I servizi “nuvola” non sono nati con l’ultima trovata Apple, esistono da tempo. In questo senso dropbox.com è senz’altro un esempio importante, e anche molti servizi di Google vanno nella direzione di un rapporto con internet sempre più forte a scapito di quello con il computer: insomma, si va verso un mondo post-pc. Mentre dropbox.com è un sistema di scambio di file pesanti online, il primo a parlare di cloud vero e proprio è stato Eric Schmidt, l’ex ad di Google, nel 2006. L’azienda di Mountain View con Gmail, Google Docs e Android ha permesso di accedere alla posta elettronica e ai documenti direttamente dallo smartphone. Anche Microsoft è entrata in questo settore con Azure, una piattaforma dedicata soprattutto alle piccole e medie imprese.
«Dopo dieci anni da quando abbiamo capito che il pc era il centro dello stile di vita digitale, dove archiviare foto, musica e film, adesso abbiamo capito che il Mac o pc è come un iPad: il vero centro si sposta in rete, nella nuvola, che è molto di più che un disco rigido su Internet» (Steve Jobs).
Il nuovo data center (cioè il “luogo” dove si conservano i dati) di Apple è a Maiden, Carolina del Nord: lì l’azienda ha investito oltre 500 milioni di dollari per rispondere al meglio alla domanda prevista di servizi iCloud gratuiti.
I nuovi servizi “nuvola” sembrano essere convenienti anche da un punto di vista economico. Secondo gli esperti di Microsoft la tecnologia cloud potrà creare in poco tempo più di centomila nuove imprese in Europa. In Italia, un quarto delle aziende entro la fine del 2011 adotterà soluzioni legate alla “nuvola”, per un giro d’affari che dovrebbe raggiungere i 280 milioni di euro (dati della società di ricerca Idc).
Tutto rose e fiori quindi? Scrive Angelo Aquaro sulla Repubblica: «Il mercato si aspetta sempre più. iCloud, per esempio, non comprende l’atteso servizio di streaming. Continueremo cioè a comprare le canzoni, non potremo abbonarci – come si fa con Rhapsody e Napster – per ascoltare quello che vogliamo. Qui l’accordo con le case discografiche sarebbe stato troppo oneroso. E Apple potrà anche avere la testa tra le nuvole: ma ha i piedi saldamente puntati per terra».

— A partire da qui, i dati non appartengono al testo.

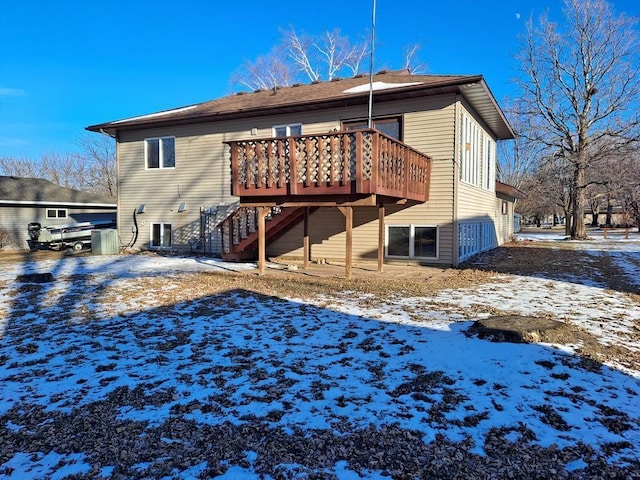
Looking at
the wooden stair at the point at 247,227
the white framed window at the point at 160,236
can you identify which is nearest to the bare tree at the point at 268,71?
the white framed window at the point at 160,236

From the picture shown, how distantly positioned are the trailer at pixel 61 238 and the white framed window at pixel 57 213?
2354 millimetres

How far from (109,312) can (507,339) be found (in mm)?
5477

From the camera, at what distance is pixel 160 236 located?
15.3 meters

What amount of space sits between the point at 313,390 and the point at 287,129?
10.5 m

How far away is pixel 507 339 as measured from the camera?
15.5 feet

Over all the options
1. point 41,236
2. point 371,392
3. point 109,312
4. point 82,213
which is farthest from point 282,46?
point 371,392

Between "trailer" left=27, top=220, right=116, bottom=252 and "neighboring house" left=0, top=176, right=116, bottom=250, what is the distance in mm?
1557

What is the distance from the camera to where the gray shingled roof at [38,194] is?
19516 mm

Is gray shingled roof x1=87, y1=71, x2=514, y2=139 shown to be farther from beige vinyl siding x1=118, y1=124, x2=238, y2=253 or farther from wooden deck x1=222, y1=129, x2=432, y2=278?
wooden deck x1=222, y1=129, x2=432, y2=278

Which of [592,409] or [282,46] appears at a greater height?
[282,46]

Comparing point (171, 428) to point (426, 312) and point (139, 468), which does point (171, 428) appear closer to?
point (139, 468)

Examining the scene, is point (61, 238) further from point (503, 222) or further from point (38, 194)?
point (503, 222)

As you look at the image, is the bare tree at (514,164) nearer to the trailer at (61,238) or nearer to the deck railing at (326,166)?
Answer: the deck railing at (326,166)

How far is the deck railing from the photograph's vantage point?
27.4ft
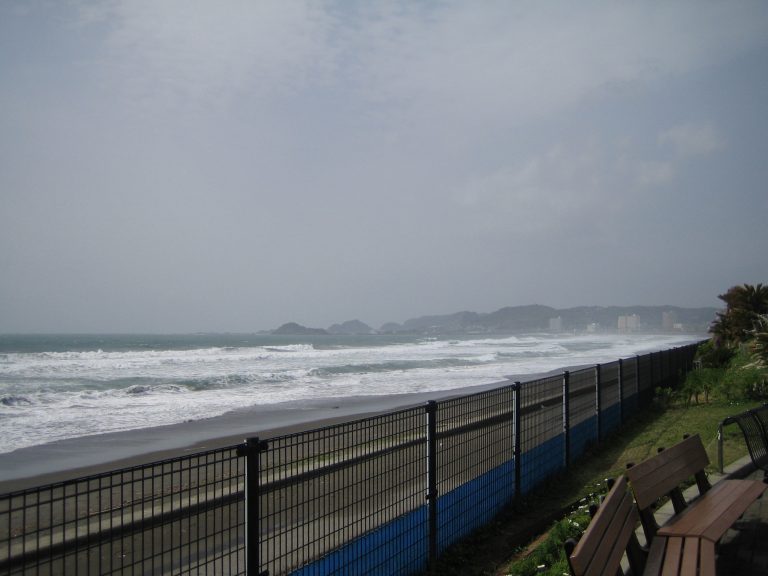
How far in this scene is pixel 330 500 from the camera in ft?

Poi ci sono rischi relativi alla sicurezza. Se c’è un blackout o qualche incidente ai server, può verificarsi che i servizi siano impossibili da raggiungere. Giuseppe Bottero sulla Stampa: «Non uno scenario apocalittico: ad aprile una scintilla nel quartier generale di Aruba, ad Arezzo, ha mandato in tilt migliaia di siti web e pochi giorni più tardi un attacco hacker contro la Sony ha messo in pericolo i dati personali (dal codice della carta di credito alle coordinate bancarie) di milioni di clienti». E la privacy? Anche qui i rischi sono ignoti, mentre, racconta sempre Bottero, ci sono anche problemi di censura: il potere, questa la tesi dell’attivista americano Richard Stallmann, «rischia di essere concentrato nelle mani di pochissimi grandi gruppi, in grado bloccare il ciberspazio per le voci scomode».
Un esempio di come l’uso di dispositivi legati alla nuvola può cambiare nella pratica la vita quotidiana: i medici dell’Ospedale Bambin Gesù di Roma, che hanno una casella postale e un database in remoto cui possono collegarsi per interagire con i colleghi. Nei programmi c’è anche la possibilità di dotare ogni paziente di un’identità clinica digitale con tutte le informazioni sulla sua salute, accessibile in ogni momento da tutti gli ospedali collegati.